Quelque 95 000 porcs attendent en ce moment d'être abattus et transformés au Québec.

Ce nombre élevé a été engendré par le ralentissement des activités dans les usines de transformation, comme celles d'Olymel qui ont été aux prises avec des éclosions de cas de COVID-19.

Pour éviter d'euthanasier les bêtes, la Fédération des éleveurs de porcs se tourne vers les États-Unis. C'est une première.

La Fédération recherche des acheteurs pour nos porcelets, afin de les élever et de les transformer. Idéalement, le tout s'amorcerait d'ici deux semaines, ce qui constituerait un bon moment, selon Sylvain Charlebois, directeur du Laboratoire de sciences analytiques en agroalimentaire à l'Université Dalhousie.

«On pourrait voir justement les Américains consommer beaucoup plus de viande cet hiver et au printemps parce qu'on s'attend à ce que 20 % de la population américaine soit vaccinée d'ici janvier», a-t-il à TVA Nouvelles mercredi.

La vaccination redonnerait espoir aux Américains, qui pourraient décider de payer davantage pour des protéines, comme le porc.

Impact sur les prix?

Mais est-ce que le fait de devoir se débarrasser de nos porcs aura un impact sur son prix ici?
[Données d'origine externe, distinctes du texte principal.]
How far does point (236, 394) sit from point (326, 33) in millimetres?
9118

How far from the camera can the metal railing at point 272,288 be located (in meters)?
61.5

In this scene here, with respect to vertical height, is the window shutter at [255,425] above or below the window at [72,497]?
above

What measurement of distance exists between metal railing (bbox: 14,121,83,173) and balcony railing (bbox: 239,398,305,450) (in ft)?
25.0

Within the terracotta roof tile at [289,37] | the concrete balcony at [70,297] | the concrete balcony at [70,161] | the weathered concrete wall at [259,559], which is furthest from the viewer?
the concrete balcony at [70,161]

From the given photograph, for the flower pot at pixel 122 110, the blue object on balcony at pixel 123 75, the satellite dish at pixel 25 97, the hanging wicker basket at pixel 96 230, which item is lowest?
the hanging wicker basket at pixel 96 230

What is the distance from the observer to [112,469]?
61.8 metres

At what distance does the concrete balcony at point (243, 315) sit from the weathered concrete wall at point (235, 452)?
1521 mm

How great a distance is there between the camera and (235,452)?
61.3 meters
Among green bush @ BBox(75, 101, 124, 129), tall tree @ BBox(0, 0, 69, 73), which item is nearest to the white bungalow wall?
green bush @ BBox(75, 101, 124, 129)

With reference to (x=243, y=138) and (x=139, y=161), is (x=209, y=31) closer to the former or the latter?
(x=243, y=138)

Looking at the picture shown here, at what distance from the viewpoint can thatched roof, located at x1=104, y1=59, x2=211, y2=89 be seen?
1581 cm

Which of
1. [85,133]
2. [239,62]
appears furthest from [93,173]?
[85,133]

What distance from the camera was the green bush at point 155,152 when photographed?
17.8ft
Pas nécessairement, selon M. Charlebois, qui affirme toutefois que d'autres facteurs font en sorte que son prix devrait augmenter de 3 % à 4 % d'ici juin 2021.

«Ça n'a rien à voir avec la COVID-19, c'est juste une question d'offre et de demande, et un moment donné on voit que les prix augmentent à la ferme», a expliqué M. Charlebois.

Pour d'autres viandes, comme le veau de lait, c'est l'inverse.

Les restaurants ayant dû fermer leurs portes, les surplus s'accumulent et les prix sont à la baisse.

Marcel Groleau est président de l'Union des producteurs agricoles du Québec. «On a congelé des quantités importantes, on a fait des rabais pour écouler certains stocks dans les supermarchés, on a même donné du veau de lait haché dans les banques alimentaires grâce à une entente avec le fédéral, mais il nous reste encore d'importants surplus», a-t-il relaté.

Ces solutions temporaires engendrent des pertes financières pour plusieurs producteurs.